On connaît Vincent Vosse pilote et team manager. On peut aussi lui rajouter un don de voyance. Il y a maintenant deux ans, nous avions eu une longue discussion avec lui concernant l’avenir des 24 Heures de Spa. A cette occasion, il nous faisait part de son étonnement de ne pas cantonner le double tout d’horloge spadois aux GT3. Deux ans plus tard, son vœu est exaucé, l’édition à venir s’annonçant dantesque. Lors du GT Tour au Val de Vienne, Vincent nous a reçu, un œil rivé sur les écrans diffusant les 24 Heures du Nürburgring avec le suivi des Volkswagen Scirocco. « Tu vois, cela aura mis deux ans avant que cela se réalise » commence par nous dire Vincent avec un large sourire. « Je savais que les 24 Heures de Spa seraient le terrain de jeu des GT3. Avec plus de 70 autos prévues, la course s’annonce grandiose et surtout indécise. Je défie quiconque de trouver la grille de départ. On ne compte plus les favoris et les marques qui peuvent l’emporter. Le niveau de pilotage est très relevé, plus que jamais. Tout est réuni pour que cette course rentre dans l’histoire. Au Mans, tu peux trouver les quatre ou cinq premières lignes sans te tromper. Mais là c’est carrément impossible, avec Audi, BMW, Porsche, Ferrari, Mercedes, McLaren, Lamborghini, Aston Martin, etc… Je dois bien avouer que sur ce coup, j’ai fait partie des précurseurs (rires).
A Spa, le team WRT prendra l’appellation de Audi Sport Team WRT : « Audi s’implique fortement pour cette course.

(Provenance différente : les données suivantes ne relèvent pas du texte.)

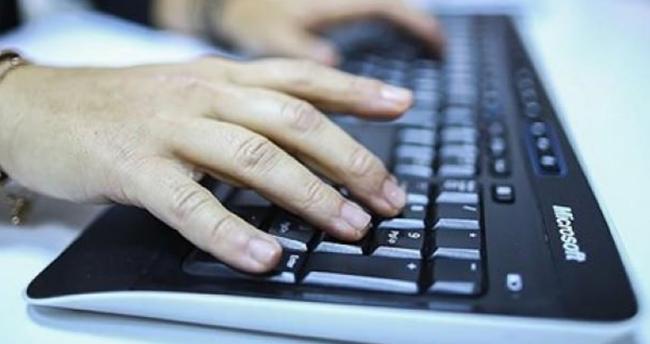 Kadınlarda istihdam oranı yüzde 30'u aştı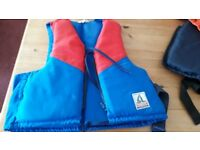 Regatta Life jacket/Buoyancy Aid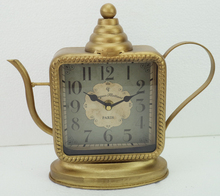 Antique Old Gold Color Beautiful Metal Table Clock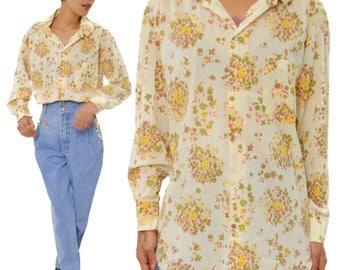 Vintage 70s Floral Blouse Shirt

C’est un des programmes officiels de la marque aux Quatre Anneaux, avec Le Mans, le DTM et le Nürburgring. C’est la première fois que Audi s’implique à ce point à Spa. Nous ne serons pas les seuls, car il ne faut pas oublier Audi Sport Team Phoenix. Notre équipe habituelle fera rouler les autos, avec le renfort de Audi Sport. Pour nous préparer au mieux, nous serons au Test Day avec tous les pilotes. » Du côté des équipages, Audi Sport Team WRT ne fait pas dans la dentelle, avec deux équipages de haut vol. Bert Longin, Filipe Albuquerque et Stéphane Ortelli se partageront une Audi R8 LMS, tandis que la voiture sœur sera confiée à Greg Franchi, Timo Scheider et Mattias Ekström. De quoi jouer à coup sûr les premiers rôles dans les Ardennes belges…

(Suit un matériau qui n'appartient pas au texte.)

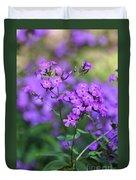 Purple Phlox Duvet Cover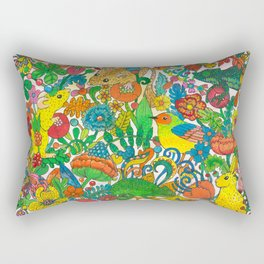 Tiny world Rectangular Pillow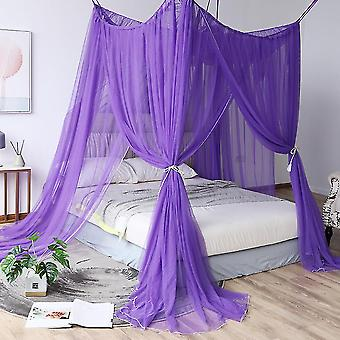 Mosquito nets, square hanging mosquito nets, anti-mosquito bites on single beds and double beds, easy to install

En attendant de voir l’équipe sur ses terres, WRT était engagé en GT Tour au Val de Vienne avec l’Audi R8 alignée sous la bannière Team Audi France pour la paire Ortelli/Hallyday. Actuellement troisième au championnat, le duo a terminé sur la dernière marche du podium lors de la Course 1 malgré une pénalité de 12 secondes, David Hallyday étant considéré comme pilote « B » trop rapide. L’équipage n’a pas ménagé ses efforts en piste, mais avec un handicap de 12 secondes à marquer au stand, toute victoire était impossible. Vincent revient sur le début de saison GT Tour : « Nous nous sommes défendus de cette pénalité de 12 secondes, mais nous n’avons pas été entendus. J’espère juste que le règlement sera appliqué pour tout le monde jusqu’à la fin de saison. La France compte de très beaux circuits et les courses sont animées. Les courses peuvent être palpitantes sans ces pénalités. Cela fausse quelque peu la donne. Les pilotes se donnent à fond. David (Hallyday) est le même pilote qu’en 2010, tout comme Eric Debard ou Patrick Bornhauser. Nous sommes obligés de faire avec. »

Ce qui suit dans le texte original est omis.